■ ABOUT THIS TASK
Restate each entry shown beneath this instruction, keeping its wording intact.

■ INPUT MATERIAL
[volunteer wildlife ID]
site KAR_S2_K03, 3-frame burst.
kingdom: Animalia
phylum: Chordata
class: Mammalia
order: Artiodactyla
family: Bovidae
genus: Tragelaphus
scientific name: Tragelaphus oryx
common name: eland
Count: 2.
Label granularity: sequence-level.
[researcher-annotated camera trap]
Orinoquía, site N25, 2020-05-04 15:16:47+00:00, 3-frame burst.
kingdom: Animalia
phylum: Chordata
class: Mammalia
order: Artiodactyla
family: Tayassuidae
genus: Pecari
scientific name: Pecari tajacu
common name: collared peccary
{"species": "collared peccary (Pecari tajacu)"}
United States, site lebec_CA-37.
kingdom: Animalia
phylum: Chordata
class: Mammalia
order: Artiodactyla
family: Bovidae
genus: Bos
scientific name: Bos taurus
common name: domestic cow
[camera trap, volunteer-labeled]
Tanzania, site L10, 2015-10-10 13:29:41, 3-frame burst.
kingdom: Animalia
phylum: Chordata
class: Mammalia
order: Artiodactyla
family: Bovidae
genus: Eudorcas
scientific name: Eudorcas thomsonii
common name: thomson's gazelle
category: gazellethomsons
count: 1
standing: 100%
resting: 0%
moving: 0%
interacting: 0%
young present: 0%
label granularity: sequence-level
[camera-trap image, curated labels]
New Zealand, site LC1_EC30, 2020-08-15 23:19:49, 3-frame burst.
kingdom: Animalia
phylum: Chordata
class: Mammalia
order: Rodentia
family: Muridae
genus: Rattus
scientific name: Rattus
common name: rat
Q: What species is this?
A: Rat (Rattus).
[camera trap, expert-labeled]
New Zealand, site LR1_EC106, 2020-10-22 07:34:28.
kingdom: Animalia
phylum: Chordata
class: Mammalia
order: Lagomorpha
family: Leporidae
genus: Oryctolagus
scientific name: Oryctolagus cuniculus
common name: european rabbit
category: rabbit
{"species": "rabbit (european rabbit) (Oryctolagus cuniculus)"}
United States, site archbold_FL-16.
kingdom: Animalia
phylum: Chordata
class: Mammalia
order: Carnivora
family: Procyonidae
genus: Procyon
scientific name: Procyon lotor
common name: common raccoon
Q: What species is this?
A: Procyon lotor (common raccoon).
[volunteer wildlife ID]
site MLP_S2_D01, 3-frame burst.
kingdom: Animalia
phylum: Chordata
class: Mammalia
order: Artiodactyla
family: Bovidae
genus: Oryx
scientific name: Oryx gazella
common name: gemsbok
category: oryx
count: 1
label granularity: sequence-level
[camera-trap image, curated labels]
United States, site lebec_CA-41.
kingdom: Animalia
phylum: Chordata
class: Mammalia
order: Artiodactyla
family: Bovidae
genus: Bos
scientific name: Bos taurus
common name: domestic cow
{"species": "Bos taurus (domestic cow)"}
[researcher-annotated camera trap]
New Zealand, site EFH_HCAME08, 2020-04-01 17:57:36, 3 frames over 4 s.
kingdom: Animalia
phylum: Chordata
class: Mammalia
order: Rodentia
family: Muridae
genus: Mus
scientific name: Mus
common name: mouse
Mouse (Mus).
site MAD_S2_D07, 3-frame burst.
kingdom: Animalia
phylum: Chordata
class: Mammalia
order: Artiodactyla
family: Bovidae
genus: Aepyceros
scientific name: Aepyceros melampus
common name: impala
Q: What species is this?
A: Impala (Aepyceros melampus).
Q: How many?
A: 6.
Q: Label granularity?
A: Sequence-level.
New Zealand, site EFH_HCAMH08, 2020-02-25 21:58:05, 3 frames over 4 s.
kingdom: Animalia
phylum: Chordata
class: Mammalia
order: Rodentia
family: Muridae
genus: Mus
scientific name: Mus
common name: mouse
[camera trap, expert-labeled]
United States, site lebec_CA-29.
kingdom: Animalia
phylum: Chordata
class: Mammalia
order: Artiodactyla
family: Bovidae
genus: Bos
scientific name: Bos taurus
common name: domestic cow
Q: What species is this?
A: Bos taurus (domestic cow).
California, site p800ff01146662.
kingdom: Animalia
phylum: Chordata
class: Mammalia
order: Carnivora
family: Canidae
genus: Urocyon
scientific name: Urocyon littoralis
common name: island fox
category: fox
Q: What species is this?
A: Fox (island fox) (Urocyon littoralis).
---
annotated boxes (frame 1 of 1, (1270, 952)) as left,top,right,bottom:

■ EXPECTED ANSWER
[volunteer wildlife ID]
site KAR_S2_K03, 3-frame burst.
kingdom: Animalia
phylum: Chordata
class: Mammalia
order: Artiodactyla
family: Bovidae
genus: Tragelaphus
scientific name: Tragelaphus oryx
common name: eland
Count: 2.
Label granularity: sequence-level.
[researcher-annotated camera trap]
Orinoquía, site N25, 2020-05-04 15:16:47+00:00, 3-frame burst.
kingdom: Animalia
phylum: Chordata
class: Mammalia
order: Artiodactyla
family: Tayassuidae
genus: Pecari
scientific name: Pecari tajacu
common name: collared peccary
{"species": "collared peccary (Pecari tajacu)"}
United States, site lebec_CA-37.
kingdom: Animalia
phylum: Chordata
class: Mammalia
order: Artiodactyla
family: Bovidae
genus: Bos
scientific name: Bos taurus
common name: domestic cow
[camera trap, volunteer-labeled]
Tanzania, site L10, 2015-10-10 13:29:41, 3-frame burst.
kingdom: Animalia
phylum: Chordata
class: Mammalia
order: Artiodactyla
family: Bovidae
genus: Eudorcas
scientific name: Eudorcas thomsonii
common name: thomson's gazelle
category: gazellethomsons
count: 1
standing: 100%
resting: 0%
moving: 0%
interacting: 0%
young present: 0%
label granularity: sequence-level
[camera-trap image, curated labels]
New Zealand, site LC1_EC30, 2020-08-15 23:19:49, 3-frame burst.
kingdom: Animalia
phylum: Chordata
class: Mammalia
order: Rodentia
family: Muridae
genus: Rattus
scientific name: Rattus
common name: rat
Q: What species is this?
A: Rat (Rattus).
[camera trap, expert-labeled]
New Zealand, site LR1_EC106, 2020-10-22 07:34:28.
kingdom: Animalia
phylum: Chordata
class: Mammalia
order: Lagomorpha
family: Leporidae
genus: Oryctolagus
scientific name: Oryctolagus cuniculus
common name: european rabbit
category: rabbit
{"species": "rabbit (european rabbit) (Oryctolagus cuniculus)"}
United States, site archbold_FL-16.
kingdom: Animalia
phylum: Chordata
class: Mammalia
order: Carnivora
family: Procyonidae
genus: Procyon
scientific name: Procyon lotor
common name: common raccoon
Q: What species is this?
A: Procyon lotor (common raccoon).
[volunteer wildlife ID]
site MLP_S2_D01, 3-frame burst.
kingdom: Animalia
phylum: Chordata
class: Mammalia
order: Artiodactyla
family: Bovidae
genus: Oryx
scientific name: Oryx gazella
common name: gemsbok
category: oryx
count: 1
label granularity: sequence-level
[camera-trap image, curated labels]
United States, site lebec_CA-41.
kingdom: Animalia
phylum: Chordata
class: Mammalia
order: Artiodactyla
family: Bovidae
genus: Bos
scientific name: Bos taurus
common name: domestic cow
{"species": "Bos taurus (domestic cow)"}
[researcher-annotated camera trap]
New Zealand, site EFH_HCAME08, 2020-04-01 17:57:36, 3 frames over 4 s.
kingdom: Animalia
phylum: Chordata
class: Mammalia
order: Rodentia
family: Muridae
genus: Mus
scientific name: Mus
common name: mouse
Mouse (Mus).
site MAD_S2_D07, 3-frame burst.
kingdom: Animalia
phylum: Chordata
class: Mammalia
order: Artiodactyla
family: Bovidae
genus: Aepyceros
scientific name: Aepyceros melampus
common name: impala
Q: What species is this?
A: Impala (Aepyceros melampus).
Q: How many?
A: 6.
Q: Label granularity?
A: Sequence-level.
New Zealand, site EFH_HCAMH08, 2020-02-25 21:58:05, 3 frames over 4 s.
kingdom: Animalia
phylum: Chordata
class: Mammalia
order: Rodentia
family: Muridae
genus: Mus
scientific name: Mus
common name: mouse
[camera trap, expert-labeled]
United States, site lebec_CA-29.
kingdom: Animalia
phylum: Chordata
class: Mammalia
order: Artiodactyla
family: Bovidae
genus: Bos
scientific name: Bos taurus
common name: domestic cow
Q: What species is this?
A: Bos taurus (domestic cow).
California, site p800ff01146662.
kingdom: Animalia
phylum: Chordata
class: Mammalia
order: Carnivora
family: Canidae
genus: Urocyon
scientific name: Urocyon littoralis
common name: island fox
category: fox
Q: What species is this?
A: Fox (island fox) (Urocyon littoralis).
---
annotated boxes (frame 1 of 1, (1270, 952)) as left,top,right,bottom:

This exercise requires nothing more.